MW: Very interesting, uh-huh.

KL: What was your dad's name?

MW: My dad's name was Suezo, S-U-E-Z-O, Mikami, M-I-K-A-M-I, that was my maiden name, too. And so he actually adopted his sister's son, because he was going to be a lawyer, to bring him to educate him in America. And I don't remember the year, but that's when they cut the quota and wouldn't let anyone come through from foreign countries, so he got stuck back there.

KL: The sister's son?

MW: My father's sister, so that would be his nephew. But he had to change his name to my dad's last name in order to come here as his son. And so he got married and he had one son, and it's his son's wife that comes here and brings the grandchildren.

KL: Oh, wow.

MW: So it's close enough, although the father was not actually a Mikami, which was my maiden name, (...) it was his sister's (son and) his nephew. But in order to come to this country to study, (he) had to change his name.

KL: Was he successful though?

MW: Very.

KL: I mean, was he able to come to the United States?

MW: No, he did not ever come to the... he died too soon after he had a child, he got married and he had a child, he had a son, one son, but he died too soon. He didn't have a chance to work long enough.

KL: What was the nephew's name, his first name?

MW: You know, I can't remember his name, because I never heard it mentioned.

KL: Do you know what motivated your father to immigrate to the United States?

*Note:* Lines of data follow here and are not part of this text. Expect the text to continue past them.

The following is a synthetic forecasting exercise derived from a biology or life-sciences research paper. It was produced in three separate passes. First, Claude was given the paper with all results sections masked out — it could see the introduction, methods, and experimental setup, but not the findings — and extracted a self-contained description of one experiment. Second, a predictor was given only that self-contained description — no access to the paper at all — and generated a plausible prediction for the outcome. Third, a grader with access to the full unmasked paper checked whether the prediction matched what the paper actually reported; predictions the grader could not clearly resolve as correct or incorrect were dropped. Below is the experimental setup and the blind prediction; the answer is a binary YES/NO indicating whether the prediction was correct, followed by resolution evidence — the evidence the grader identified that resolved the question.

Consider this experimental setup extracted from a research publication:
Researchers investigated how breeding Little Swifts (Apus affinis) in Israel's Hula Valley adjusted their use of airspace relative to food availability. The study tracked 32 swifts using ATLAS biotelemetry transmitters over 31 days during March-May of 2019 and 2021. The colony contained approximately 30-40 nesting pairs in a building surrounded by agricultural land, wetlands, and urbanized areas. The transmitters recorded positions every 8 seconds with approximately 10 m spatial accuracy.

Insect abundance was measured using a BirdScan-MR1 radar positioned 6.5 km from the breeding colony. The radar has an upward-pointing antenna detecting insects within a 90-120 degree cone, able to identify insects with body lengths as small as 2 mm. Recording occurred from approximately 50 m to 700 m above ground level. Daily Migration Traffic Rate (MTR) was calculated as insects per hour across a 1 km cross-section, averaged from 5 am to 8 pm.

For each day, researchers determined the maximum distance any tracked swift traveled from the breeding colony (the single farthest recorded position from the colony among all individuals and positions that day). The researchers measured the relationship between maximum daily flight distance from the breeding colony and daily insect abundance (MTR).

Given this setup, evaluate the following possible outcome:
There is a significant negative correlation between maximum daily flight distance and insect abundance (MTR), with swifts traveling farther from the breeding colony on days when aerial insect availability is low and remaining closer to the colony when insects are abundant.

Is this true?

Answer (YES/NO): YES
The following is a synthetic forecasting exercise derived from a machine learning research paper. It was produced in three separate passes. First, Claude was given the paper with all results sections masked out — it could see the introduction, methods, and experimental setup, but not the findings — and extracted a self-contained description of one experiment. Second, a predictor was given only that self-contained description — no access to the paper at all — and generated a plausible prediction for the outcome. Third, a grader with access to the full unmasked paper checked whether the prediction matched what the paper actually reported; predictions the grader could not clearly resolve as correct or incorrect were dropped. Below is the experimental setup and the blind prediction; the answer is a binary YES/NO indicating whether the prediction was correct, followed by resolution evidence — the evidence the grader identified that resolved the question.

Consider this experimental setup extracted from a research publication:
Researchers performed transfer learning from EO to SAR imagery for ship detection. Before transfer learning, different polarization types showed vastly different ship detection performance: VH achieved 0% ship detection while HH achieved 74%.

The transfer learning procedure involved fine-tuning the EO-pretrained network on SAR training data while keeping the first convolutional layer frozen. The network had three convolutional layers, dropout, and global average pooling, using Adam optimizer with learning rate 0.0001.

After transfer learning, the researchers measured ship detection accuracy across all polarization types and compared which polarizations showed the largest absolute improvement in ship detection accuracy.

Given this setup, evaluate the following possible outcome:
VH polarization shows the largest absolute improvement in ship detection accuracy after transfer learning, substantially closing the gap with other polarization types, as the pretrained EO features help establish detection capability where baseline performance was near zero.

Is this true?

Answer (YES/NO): YES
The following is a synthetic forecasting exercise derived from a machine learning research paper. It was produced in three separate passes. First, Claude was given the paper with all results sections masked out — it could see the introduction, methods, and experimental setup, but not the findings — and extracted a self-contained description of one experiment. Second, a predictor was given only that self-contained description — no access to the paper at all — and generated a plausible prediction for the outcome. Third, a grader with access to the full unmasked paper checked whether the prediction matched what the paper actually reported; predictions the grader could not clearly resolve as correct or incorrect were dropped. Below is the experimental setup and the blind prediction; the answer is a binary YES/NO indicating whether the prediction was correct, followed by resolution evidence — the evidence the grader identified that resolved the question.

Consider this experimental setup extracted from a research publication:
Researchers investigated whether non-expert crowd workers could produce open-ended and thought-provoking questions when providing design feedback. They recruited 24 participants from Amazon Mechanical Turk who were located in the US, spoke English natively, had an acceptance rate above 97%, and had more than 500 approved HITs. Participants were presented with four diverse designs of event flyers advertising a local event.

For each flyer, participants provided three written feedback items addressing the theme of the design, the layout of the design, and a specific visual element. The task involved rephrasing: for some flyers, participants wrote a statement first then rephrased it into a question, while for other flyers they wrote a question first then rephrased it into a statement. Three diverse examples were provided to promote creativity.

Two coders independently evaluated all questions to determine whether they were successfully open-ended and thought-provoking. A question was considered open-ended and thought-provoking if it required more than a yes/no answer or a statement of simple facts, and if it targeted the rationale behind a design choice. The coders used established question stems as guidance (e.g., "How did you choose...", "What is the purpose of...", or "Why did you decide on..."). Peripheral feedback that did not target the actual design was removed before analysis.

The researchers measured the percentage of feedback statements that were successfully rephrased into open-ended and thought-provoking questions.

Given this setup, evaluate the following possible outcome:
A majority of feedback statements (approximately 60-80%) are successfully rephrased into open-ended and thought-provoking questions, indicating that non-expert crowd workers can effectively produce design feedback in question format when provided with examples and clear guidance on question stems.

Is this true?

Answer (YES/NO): NO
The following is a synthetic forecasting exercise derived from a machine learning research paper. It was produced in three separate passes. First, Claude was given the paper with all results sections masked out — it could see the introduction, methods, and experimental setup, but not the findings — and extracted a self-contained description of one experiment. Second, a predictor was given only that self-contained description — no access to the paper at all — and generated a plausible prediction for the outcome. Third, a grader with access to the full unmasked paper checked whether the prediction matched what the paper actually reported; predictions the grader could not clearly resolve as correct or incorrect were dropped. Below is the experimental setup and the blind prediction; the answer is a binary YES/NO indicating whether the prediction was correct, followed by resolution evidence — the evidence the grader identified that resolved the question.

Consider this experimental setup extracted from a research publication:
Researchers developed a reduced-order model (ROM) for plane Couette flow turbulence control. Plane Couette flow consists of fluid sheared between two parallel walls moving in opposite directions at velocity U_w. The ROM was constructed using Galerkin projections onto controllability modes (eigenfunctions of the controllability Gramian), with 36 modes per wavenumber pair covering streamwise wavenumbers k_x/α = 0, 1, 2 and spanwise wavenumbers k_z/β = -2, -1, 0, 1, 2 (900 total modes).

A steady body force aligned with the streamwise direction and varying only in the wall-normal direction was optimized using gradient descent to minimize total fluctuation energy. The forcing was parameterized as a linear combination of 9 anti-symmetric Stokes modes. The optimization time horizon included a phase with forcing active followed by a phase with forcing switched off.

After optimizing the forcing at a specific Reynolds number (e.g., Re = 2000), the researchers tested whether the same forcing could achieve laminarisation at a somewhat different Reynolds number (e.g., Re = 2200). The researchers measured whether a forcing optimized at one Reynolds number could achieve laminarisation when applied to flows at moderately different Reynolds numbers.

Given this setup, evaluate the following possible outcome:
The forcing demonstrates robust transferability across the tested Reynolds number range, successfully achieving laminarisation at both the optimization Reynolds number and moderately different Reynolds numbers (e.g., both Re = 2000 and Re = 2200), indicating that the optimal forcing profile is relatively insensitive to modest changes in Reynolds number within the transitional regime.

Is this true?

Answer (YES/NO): YES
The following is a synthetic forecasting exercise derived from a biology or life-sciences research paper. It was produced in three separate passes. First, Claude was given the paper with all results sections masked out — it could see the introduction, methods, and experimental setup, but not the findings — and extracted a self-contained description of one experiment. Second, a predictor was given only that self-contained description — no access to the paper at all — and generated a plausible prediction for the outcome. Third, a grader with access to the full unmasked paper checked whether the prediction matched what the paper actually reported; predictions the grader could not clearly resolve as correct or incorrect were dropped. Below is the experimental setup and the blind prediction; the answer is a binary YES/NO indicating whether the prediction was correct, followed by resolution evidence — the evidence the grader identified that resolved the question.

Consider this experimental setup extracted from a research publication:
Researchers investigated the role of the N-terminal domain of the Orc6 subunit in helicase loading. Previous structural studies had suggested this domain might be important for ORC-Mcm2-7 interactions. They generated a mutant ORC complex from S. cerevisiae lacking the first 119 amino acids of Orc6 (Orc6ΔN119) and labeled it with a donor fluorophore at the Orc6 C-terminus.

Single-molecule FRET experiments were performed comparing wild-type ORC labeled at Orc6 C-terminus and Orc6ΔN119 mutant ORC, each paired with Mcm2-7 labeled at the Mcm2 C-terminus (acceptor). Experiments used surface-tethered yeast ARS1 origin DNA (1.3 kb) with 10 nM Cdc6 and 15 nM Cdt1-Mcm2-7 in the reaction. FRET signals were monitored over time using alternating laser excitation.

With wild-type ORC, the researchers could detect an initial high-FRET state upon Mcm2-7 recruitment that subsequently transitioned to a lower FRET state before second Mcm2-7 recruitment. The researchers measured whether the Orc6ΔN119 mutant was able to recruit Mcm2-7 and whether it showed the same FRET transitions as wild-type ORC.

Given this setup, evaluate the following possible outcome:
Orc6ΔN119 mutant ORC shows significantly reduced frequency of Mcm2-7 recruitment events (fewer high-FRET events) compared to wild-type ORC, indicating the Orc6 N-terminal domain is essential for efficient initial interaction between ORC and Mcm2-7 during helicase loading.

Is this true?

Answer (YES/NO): NO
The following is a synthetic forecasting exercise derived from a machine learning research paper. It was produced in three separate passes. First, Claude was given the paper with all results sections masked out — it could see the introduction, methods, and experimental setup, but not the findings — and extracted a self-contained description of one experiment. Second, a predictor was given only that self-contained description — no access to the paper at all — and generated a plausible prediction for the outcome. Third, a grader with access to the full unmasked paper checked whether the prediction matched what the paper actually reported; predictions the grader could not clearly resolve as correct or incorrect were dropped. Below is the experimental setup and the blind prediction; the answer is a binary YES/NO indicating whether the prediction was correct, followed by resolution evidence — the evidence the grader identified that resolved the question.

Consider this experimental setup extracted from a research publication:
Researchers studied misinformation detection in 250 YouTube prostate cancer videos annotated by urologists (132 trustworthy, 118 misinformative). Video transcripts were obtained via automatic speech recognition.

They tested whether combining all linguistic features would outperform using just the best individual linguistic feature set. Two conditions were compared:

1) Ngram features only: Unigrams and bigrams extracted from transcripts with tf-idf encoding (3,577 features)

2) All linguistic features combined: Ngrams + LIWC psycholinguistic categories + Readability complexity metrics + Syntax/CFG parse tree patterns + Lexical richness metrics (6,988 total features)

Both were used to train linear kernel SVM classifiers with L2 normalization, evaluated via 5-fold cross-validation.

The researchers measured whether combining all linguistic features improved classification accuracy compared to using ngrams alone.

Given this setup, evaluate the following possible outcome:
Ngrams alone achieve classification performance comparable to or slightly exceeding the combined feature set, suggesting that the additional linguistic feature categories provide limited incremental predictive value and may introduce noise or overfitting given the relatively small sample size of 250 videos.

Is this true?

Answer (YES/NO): NO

MW: For better opportunity, I think. But I have to tell you something. When he used to come by, and he would tell me, they would follow the railroad tracks in order to find a town, because the railroad tracks would lead you to some town always. And I said, "What did you do at the town," or, "How would you find anything to eat?" He said they made noise like a pig or a chicken, and then they would understand what they were looking for at the grocery store. Like a pig, like a chicken or like a rabbit or whatever it was. He said that's how they used to buy things. But, of course, they weren't plentiful back then, we're talking about way back, it was way before I was born.

KL: When was it that he came? Do you know around what year?

MW: No, I don't recall.

KL: I found some records that indicate that maybe he came into El Paso in 1907?

MW: Yeah, that sounds like it, because I remember him telling (me) about all the railroad tracks, and they had to follow that in order to find (a) town because they didn't read or write, they couldn't talk to ask anyone, and so that's what he said, and I said, "Well, that's pretty clever." But the same thing, him being a farmer, when I was real young he was a farmer, we were farmers in Watts. And they always had a bathhouse, (where) everyone took a bath, but in Japanese bath, in the tub, you don't wash yourself in the tub, you wash outside the bath and you soak yourself in the tub. And it was my brother's duty, being the oldest to put the fire under that to warm it up so that the men could come back and take a bath. And I remember him coming out of the bathhouse and saying, looking up in the skies and saying, "Tomorrow's going to be a good day," and I said, "How can you tell?" Or, "Tomorrow's going to be a rainy day," and I said, "Dad, how do you know?" He said, "Oh, it's just knowing," that's all he would tell me. No answer in particular. But I guess that's how they predicted it before, and they had to go by their own intuition.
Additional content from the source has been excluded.